* [TO BE DONE]:
**1.** List the kinds of guidelines that the text on municipal solid waste transfer stations says the report will recommend.
**2.** Continue the text on municipal solid waste transfer stations from its final sentence.

Guidelines for Establishing Transfer Stations for Municipal Solid Waste
Transfer stations are facilities at which municipal solid waste is dropped off by relatively small vehicles, loaded into larger containers or onto larger vehicles, and hauled to an off-site management facility for further processing or final disposal. There are many different methods and combinations of methods for solid waste transfer. The purpose of this report is to describe transfer station methodologies, illustrated by examples in British Columbia and Alberta, and to recommend siting, design and operational guidelines for establishing transfer stations. A second purpose is to provide cost models that compare direct haul in collection trucks with transfer haul to a landfill, and that compare rural landfills with rural transfer stations. It is intended that these cost models be used as an aid in deciding whether a transfer station is justified in given, particular conditions.
There are two principal reasons for constructing a transfer station:
- Economics - If the destination of the wastes is far away from the area in which they are collected, then it may be more economical to transfer the wastes to large vehicles for haulage than to haul them directly in the original collection vehicles. This situation is becoming increasingly common, as landfills become more difficult to site and, therefore, more remote from populated areas.

* [DATA SECTION]:
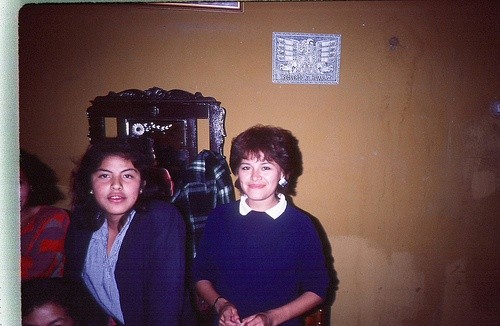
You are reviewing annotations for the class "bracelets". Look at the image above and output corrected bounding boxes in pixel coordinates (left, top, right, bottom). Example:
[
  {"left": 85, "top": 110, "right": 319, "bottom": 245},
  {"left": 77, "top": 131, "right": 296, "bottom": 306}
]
[{"left": 212, "top": 296, "right": 223, "bottom": 311}]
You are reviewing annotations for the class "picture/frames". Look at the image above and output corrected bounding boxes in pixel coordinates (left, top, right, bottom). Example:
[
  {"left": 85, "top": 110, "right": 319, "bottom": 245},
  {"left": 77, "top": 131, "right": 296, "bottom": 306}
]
[{"left": 88, "top": 3, "right": 245, "bottom": 14}]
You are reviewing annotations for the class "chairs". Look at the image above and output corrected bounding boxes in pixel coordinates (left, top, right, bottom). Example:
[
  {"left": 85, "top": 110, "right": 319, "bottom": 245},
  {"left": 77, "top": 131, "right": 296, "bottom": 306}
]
[{"left": 87, "top": 87, "right": 326, "bottom": 325}]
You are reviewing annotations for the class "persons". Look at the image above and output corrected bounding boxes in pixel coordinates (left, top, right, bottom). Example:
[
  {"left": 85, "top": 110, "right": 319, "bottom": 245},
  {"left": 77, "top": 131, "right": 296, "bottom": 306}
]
[
  {"left": 193, "top": 125, "right": 331, "bottom": 326},
  {"left": 20, "top": 148, "right": 73, "bottom": 284},
  {"left": 21, "top": 277, "right": 85, "bottom": 326},
  {"left": 63, "top": 137, "right": 186, "bottom": 326}
]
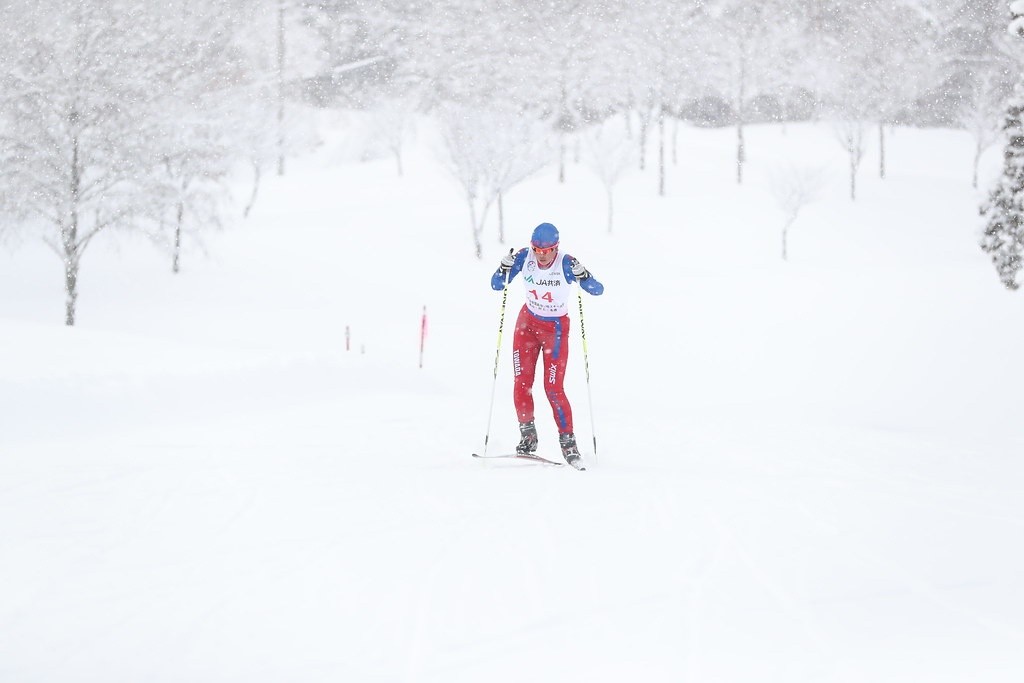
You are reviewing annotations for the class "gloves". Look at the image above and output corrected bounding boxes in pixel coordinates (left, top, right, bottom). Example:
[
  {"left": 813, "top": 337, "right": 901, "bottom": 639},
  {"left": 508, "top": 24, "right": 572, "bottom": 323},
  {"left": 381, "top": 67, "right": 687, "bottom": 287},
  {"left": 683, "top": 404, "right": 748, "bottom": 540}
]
[
  {"left": 569, "top": 257, "right": 588, "bottom": 279},
  {"left": 499, "top": 248, "right": 516, "bottom": 273}
]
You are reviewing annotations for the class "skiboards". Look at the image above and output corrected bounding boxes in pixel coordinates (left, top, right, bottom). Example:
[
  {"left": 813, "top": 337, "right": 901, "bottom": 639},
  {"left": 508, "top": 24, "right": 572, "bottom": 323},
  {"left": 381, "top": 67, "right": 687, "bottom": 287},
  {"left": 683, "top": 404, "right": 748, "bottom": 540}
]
[{"left": 471, "top": 452, "right": 587, "bottom": 472}]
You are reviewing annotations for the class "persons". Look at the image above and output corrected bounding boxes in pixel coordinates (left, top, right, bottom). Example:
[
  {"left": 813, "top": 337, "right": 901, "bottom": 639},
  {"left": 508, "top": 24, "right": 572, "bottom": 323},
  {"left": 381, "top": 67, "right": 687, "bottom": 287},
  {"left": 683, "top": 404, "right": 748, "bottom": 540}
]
[{"left": 490, "top": 222, "right": 605, "bottom": 464}]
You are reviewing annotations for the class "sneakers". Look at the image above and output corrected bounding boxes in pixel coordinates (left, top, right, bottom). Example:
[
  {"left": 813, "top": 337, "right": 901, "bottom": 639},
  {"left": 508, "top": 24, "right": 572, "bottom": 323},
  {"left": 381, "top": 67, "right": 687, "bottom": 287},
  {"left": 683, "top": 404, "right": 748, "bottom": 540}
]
[
  {"left": 559, "top": 432, "right": 585, "bottom": 471},
  {"left": 515, "top": 422, "right": 538, "bottom": 457}
]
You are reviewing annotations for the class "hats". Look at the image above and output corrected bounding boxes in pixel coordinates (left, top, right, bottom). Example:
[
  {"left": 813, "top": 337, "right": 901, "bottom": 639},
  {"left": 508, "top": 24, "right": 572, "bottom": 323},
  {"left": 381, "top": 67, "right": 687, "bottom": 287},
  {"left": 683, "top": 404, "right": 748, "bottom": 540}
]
[{"left": 531, "top": 223, "right": 559, "bottom": 249}]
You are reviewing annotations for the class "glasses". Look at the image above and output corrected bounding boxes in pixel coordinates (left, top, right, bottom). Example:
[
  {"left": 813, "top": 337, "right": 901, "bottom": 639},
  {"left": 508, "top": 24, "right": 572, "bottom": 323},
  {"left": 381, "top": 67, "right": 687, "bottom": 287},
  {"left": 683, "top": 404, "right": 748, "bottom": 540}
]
[{"left": 530, "top": 241, "right": 558, "bottom": 255}]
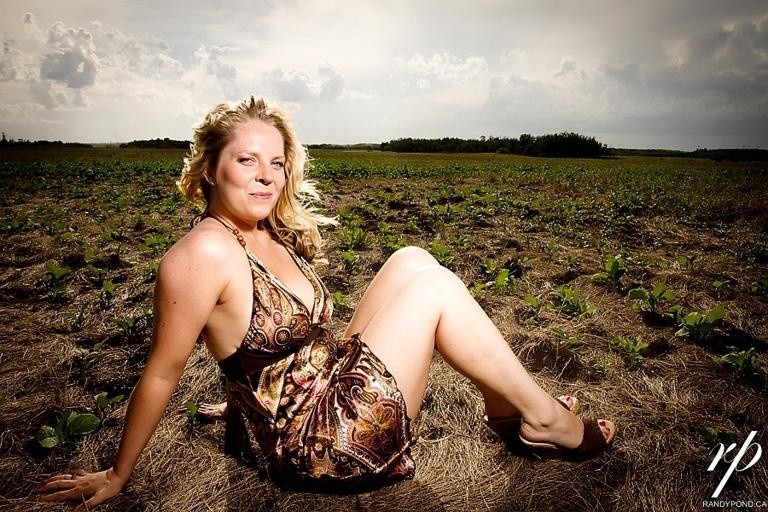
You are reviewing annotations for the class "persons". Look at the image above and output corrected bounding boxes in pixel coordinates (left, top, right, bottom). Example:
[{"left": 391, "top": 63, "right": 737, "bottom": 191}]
[{"left": 41, "top": 96, "right": 618, "bottom": 511}]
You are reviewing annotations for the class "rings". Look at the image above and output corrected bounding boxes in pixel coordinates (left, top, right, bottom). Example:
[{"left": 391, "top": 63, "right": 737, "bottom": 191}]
[{"left": 71, "top": 472, "right": 77, "bottom": 479}]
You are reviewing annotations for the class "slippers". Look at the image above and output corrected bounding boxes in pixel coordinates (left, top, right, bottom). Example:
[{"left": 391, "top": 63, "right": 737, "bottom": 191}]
[{"left": 483, "top": 395, "right": 616, "bottom": 450}]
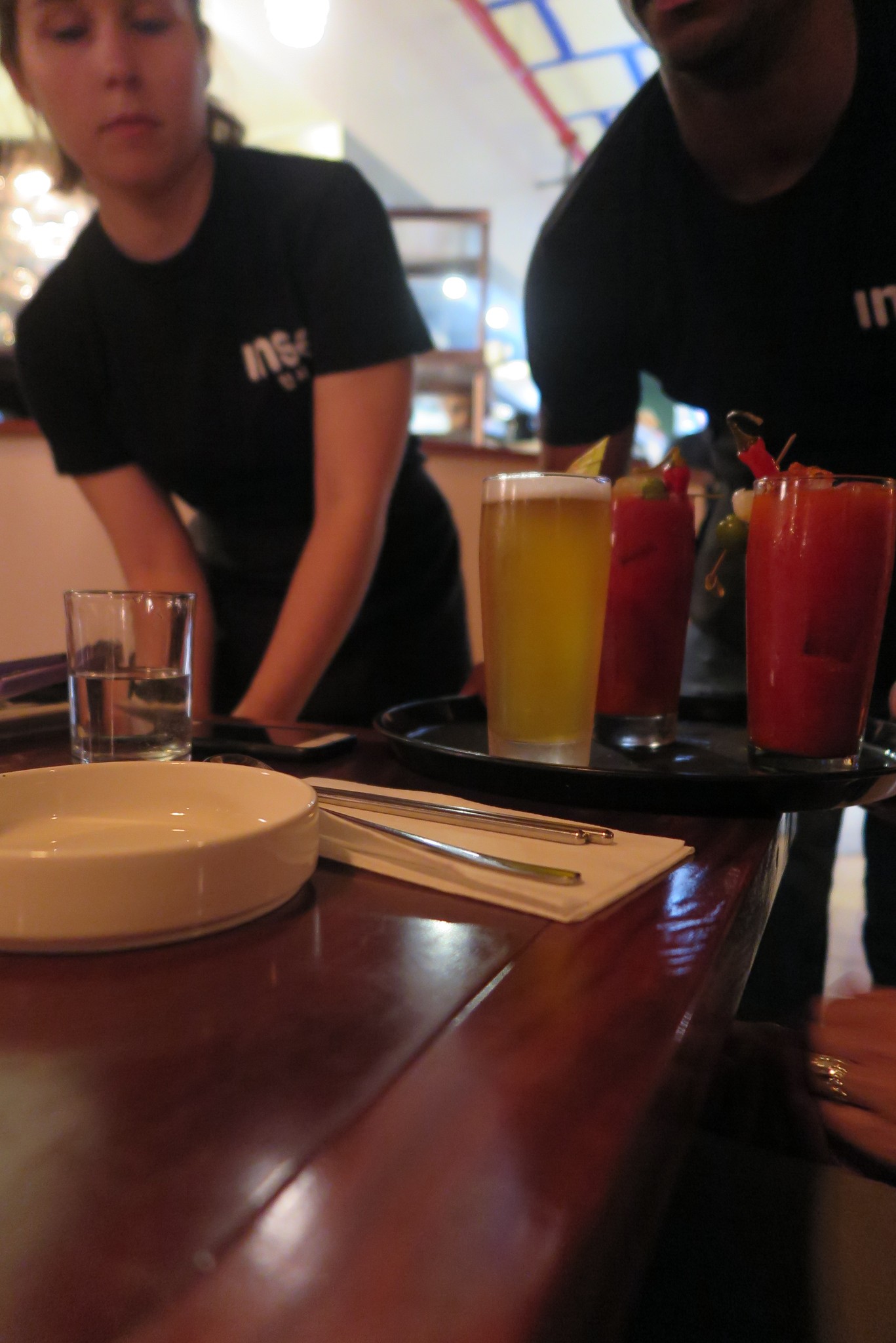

* [OUTPUTS]:
**1.** Siting, design, operational

**2.**
- Service - For a rural area without a garbage collection service, a transfer station is often provided as a service to local residents, so that they do not have far to drive to drop off their wastes. A transfer station is often established at a landfill after it has been closed because people are accustomed to taking their waste to that location. Such a transfer station may or may not be economical.
Ideally, a transfer station should be sited as close as possible to the centroid of the population served, in order to minimize collection costs, or some distance along the haul route to the landfill. The transfer station should be sited and operated so as to create no environmental or health hazard, and no nuisance.
1. Green Box - This rural system is shown in Figure 1, at the end of this section. It is similar to that used for commercial establishments in urban areas. Metal containers with hinged lids, varying in size from 2.3 to 6.1 cubic metres (three to eight cubic yards) are placed at strategic locations such as cross-roads, city works yards and rural stores. The containers are picked up and emptied by front, rear, or side loading compaction trucks. One cubic metre of packer truck capacity would equal about three cubic metres of bin capacity. Therefore, as an example, a 22 m3 truck could service eleven 6 m3 bins on one trip.
Although economical in terms of capital cost, the relatively small bins are unable to accommodate large items such as furniture and demolition/land clearing/construction (DLC) waste. They are awkward to use because waste must be lifted up to be dumped. A problem with multiple bins (i.e. more than three) is that people become frustrated on finding successive bins full, and may dump their waste indiscriminately. A transfer station employing small bins is normally considered suitable only for small annual tonnages, say less than 100 tonnes/year, and for serving areas that have some other convenient alternative for disposing of bulky waste.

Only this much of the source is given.